Status is now: Approved
Comment:
def __init__(self, working_tree, this_tree, base_tree, other_tree,
interesting_ids=None, reprocess=False,
show_base=False,
- pb=DummyProgress(), pp=None, change_reporter=None):
+ pb=DummyProgress(), pp=None, change_reporter=None,
+ interesting_files=None):
"""Initialize the merger object and perform the merge."""
object.__init__(self)
+ if interesting_files is not None:
+ assert interesting_ids is None
+ self.interesting_ids = interesting_ids
+ self.interesting_files = interesting_files
self.this_tree = working_tree
Could you please document interesting_ids and interesting_files?
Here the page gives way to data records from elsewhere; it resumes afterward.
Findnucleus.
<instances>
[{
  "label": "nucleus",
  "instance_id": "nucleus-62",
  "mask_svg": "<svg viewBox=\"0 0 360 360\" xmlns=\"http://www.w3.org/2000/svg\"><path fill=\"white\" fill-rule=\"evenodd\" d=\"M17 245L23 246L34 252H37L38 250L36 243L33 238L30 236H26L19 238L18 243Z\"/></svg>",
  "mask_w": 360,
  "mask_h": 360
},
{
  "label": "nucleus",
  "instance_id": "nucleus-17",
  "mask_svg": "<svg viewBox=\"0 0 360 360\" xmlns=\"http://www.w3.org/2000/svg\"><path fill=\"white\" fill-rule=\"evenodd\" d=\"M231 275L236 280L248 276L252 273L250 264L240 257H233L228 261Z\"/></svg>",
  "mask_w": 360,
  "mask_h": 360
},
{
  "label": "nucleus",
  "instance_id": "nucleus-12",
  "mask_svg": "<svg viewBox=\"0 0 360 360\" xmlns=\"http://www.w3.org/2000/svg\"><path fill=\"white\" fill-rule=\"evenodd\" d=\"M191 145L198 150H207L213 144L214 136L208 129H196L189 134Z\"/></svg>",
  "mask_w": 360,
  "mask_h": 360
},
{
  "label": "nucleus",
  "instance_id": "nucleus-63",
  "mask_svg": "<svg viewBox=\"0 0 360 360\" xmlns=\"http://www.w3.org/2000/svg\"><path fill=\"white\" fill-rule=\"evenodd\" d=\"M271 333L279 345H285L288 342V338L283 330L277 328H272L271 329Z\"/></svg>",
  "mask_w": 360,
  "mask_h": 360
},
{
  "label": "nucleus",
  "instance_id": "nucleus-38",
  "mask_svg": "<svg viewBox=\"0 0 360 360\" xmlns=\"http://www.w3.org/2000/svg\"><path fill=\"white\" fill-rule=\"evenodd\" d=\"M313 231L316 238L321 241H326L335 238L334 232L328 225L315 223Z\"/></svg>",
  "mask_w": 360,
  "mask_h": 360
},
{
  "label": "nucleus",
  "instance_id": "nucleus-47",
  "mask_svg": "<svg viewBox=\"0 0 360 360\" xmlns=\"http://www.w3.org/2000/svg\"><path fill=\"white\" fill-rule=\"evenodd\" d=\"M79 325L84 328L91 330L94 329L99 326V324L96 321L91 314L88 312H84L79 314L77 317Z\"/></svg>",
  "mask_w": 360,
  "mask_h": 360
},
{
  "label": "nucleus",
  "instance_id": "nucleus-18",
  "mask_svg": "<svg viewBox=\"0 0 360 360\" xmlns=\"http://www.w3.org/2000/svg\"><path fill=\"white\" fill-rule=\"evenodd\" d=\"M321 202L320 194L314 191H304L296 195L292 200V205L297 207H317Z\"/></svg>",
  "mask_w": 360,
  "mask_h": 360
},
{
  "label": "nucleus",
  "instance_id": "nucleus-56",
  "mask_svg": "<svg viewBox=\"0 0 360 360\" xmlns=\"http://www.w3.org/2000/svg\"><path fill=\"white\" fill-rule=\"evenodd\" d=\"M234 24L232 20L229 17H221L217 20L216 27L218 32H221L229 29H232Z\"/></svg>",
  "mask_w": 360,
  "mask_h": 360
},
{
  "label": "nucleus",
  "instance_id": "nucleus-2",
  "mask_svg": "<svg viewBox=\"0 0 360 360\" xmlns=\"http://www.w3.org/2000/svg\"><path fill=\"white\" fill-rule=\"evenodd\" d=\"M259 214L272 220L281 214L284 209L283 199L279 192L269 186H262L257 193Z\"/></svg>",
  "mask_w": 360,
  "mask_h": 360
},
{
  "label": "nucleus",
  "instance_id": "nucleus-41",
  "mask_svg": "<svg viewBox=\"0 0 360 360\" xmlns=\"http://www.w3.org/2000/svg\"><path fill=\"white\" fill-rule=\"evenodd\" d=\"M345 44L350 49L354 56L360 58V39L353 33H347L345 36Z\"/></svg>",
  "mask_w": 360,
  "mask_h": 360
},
+ * merge now uses iter_changes to calculate changes. (Aaron Bentley)
+
Could you please say something there about why - if I understand
correctly, it's that this is meant to enable future performance
improvements.
+ def _three_way(base, other, this):
+ #if base == other, either they all agree, or only THIS has
changed.
+ if base == other:
+ return 'this'
+ if this not in (base, other):
+ return 'conflict'
+ # "Ambiguous clean merge"
+ elif this == other:
+ return "this"
+ else:
+ assert this == base
+ return "other"
I can't see how that assertion could ever fail at runtime, so you might
as
well remove it and avoid the extra comparison.
This looks reasonable to me but because I'm not intimately familiar with
this code a review from someone else might be good.